LITERATURA ARGENTINA

Fechadas entre enero y junio de 2011 una, y entre enero y mayo de 2009 la otra, Agua y Furgón, ambas del narrador y poeta Ariel Bermani, aparecen editadas ahora, casi en simultáneo.

Desde sus márgenes, ambos relatos comparten casi el mismo período de gestación en sendos años impares, la brevedad, una segmentación bipartita —“Una silla de plástico que tiene las patas traseras un poco vencidas” y “Afuera” son las dos partes de Agua; “Capaz me ato un cohete para llegar al cielo” y “El cielo”, las de Furgón— y la mención al escritor Enrique Decarli, que aparece en la dedicatoria de Agua y como alguien a quien lee uno de los pasajeros del tren en Furgón. También las emparenta otro rasgo, de estilo o confección, que se traduce en algo así como una cadencia rítmica hecha de frases cortas y palabras precisas, observable aunque el objeto y la motivación de los relatos no sea, siempre y esencialmente, la exactitud.

Furgón, claro, es un viaje. Desde dónde y hacia dónde es una cuestión opinable, y aunque el relato las sitúe, cada pasajero podría mencionar estaciones terminales distintas. Hay un grupo consolidado, los que viajan en el furgón, y otro volátil, que sube, baja, se contorsiona o vocea. Hay paradas extensas, alguna cuya razón es la extraña conducta que muestran los guardas, y aceleraciones vertiginosas, muy llamativas, para apurar estaciones separadas por pocas cuadras. En algún punto, como es ordinario, se escuchan reclamos. Frente a ellos, la empresa no da explicaciones, y en el cruce de lo excéntrico y lo cotidiano se va tejiendo el desvío por el que empieza a enfilar toda la formación. Entonces, si “exactitud” puede relacionarse con un ejercicio poético que converge hacia el realismo, la palabra justa que trabaja Bermani tiende, a su vez, a construir ciertos puentes en dirección a otra parte, a saltar sobre el límite de lo real contiguo a la obra y a llevar el relato y a sus lectores hacia un escenario de algún modo inesperado —pero nunca fuera de lugar—, como ese “Merlo” que se cuela en el recorrido entre “Escalada” y “Banfield”.

— Conjunto de ítems —
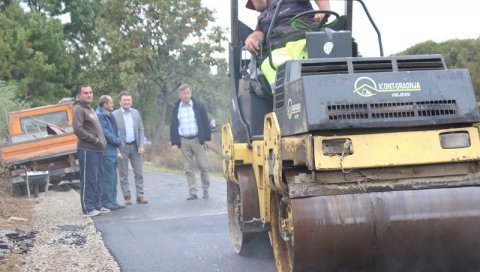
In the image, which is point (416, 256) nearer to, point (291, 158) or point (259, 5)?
point (291, 158)

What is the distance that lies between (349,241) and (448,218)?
612 millimetres

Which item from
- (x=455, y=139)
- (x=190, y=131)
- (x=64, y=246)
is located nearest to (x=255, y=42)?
(x=455, y=139)

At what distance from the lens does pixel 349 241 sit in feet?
12.7

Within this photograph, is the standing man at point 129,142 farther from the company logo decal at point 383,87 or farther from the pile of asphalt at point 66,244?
the company logo decal at point 383,87

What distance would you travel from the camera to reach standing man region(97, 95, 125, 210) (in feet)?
32.2

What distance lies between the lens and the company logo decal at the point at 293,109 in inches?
168

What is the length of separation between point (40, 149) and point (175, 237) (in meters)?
7.82

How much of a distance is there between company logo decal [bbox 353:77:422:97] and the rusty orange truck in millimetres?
9321

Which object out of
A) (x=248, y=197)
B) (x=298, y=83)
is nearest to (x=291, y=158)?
(x=298, y=83)

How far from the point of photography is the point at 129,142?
10352mm

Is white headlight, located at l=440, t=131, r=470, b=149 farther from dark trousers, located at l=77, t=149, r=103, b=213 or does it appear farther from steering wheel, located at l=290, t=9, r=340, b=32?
dark trousers, located at l=77, t=149, r=103, b=213

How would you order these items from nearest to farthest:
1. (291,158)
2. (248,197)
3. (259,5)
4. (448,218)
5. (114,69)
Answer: (448,218) < (291,158) < (248,197) < (259,5) < (114,69)

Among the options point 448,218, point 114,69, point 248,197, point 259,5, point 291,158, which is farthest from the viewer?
point 114,69

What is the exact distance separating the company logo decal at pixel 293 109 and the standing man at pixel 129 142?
613cm
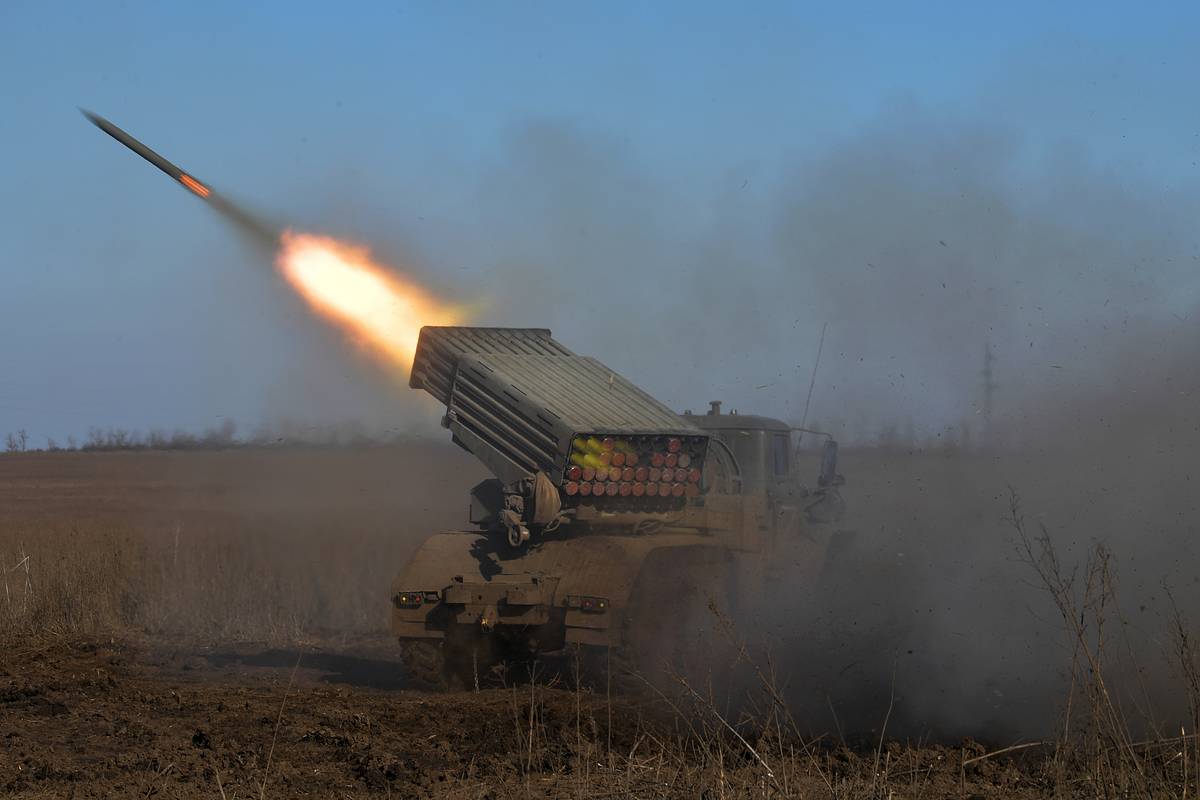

— Su objetivo —
Extraiga de la reseña todo lo que va desde "LITERATURA ARGENTINA" hasta "casi en simultáneo.", copiándolo de forma literal. Los ítems no guardan relación alguna con la reseña.

— Solución del ejercicio —
LITERATURA ARGENTINA

Fechadas entre enero y junio de 2011 una, y entre enero y mayo de 2009 la otra, Agua y Furgón, ambas del narrador y poeta Ariel Bermani, aparecen editadas ahora, casi en simultáneo.